Valley's management should apologize to its students and parents and to our great nation at large, and then they should be terminated for cause.
Full stop.
Eric Hines
OK, corrected.
Were any actual refugees complaining?
I recall one of those incidents in Britain where someone was doing something completely inoffensive and suddenly panicked and announced that they would stop doing whatever it was immediately, because it was offensive to Muslims. The newspaper I was reading this in had found a local spokes-Muslim who said whatever the thing was, wasn't offensive at all to Muslims, and expressed puzzlement about the whole thing.
Thus do horrible and stupid officials act to inflame racial tensions and stoke resentment. "Let's you and him fight!"
Piggybacking on jaed's comment. We have had several "brown bag" lunch lectures or discussions at the Department of Health and Human Services over the years, as I think has happened in many places.

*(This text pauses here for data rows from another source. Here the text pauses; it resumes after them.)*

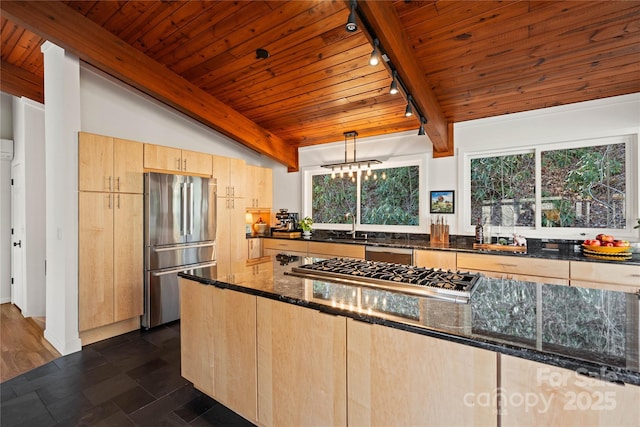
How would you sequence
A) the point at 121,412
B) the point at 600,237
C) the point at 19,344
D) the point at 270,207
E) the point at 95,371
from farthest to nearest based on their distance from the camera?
the point at 270,207, the point at 19,344, the point at 600,237, the point at 95,371, the point at 121,412

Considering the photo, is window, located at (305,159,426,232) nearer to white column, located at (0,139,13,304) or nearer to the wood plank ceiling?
the wood plank ceiling

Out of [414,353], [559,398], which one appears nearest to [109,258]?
[414,353]

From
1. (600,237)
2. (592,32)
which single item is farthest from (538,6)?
(600,237)

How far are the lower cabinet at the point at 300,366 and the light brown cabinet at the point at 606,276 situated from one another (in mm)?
2468

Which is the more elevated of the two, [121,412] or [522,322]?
[522,322]

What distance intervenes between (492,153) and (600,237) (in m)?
1.36

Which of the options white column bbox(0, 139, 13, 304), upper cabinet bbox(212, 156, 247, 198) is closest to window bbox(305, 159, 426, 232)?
upper cabinet bbox(212, 156, 247, 198)

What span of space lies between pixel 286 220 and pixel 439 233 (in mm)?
2448

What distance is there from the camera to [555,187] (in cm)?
322

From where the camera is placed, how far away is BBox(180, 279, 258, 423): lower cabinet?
164 centimetres

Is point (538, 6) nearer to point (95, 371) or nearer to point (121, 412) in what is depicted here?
point (121, 412)

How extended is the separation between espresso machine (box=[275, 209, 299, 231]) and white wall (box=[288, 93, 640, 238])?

Some person took it upon themselves to group email everyone in the department that the name should be changed because it was offensive to black people. His reasoning was that there were exclusive African-American clubs that admitted people only if they were lighter than a paper back, so the topic was sensitive among AA's.
Did I mention this is New Hampshire? We have very few black people here and maybe a third are from Africa. The rest are a pretty thick-skinned lot who don't get easily offended. Lots of ex-military.
It's pretty clear what happened. Some white person learned about the old clubs and wanted to show off his or her knowledge. Reasoning that because it was theoretically possible that the mere mention of brown bags could have become insulting in African-American culture, they concluded that this must be the case.
Which is kind of insulting, when you think of it.
If you think about it, AVI, this is a disadvantage of the Internet, and of greater dissemination of knowledge generally. Back in the day, it was much less likely that your colleague would have ever heard of the brown bag rule, and thus be able to make mischief with it.
(I do give whoever it was a few points for realizing that the rule was one imposed by black people against other black people. I've heard many indignant references to it that assume it was created by white people. This is what "only white people can be racist" gets you.)
I'm just shaking my head. "We apologize for being the country you sought refuge in. Who do we think we are?"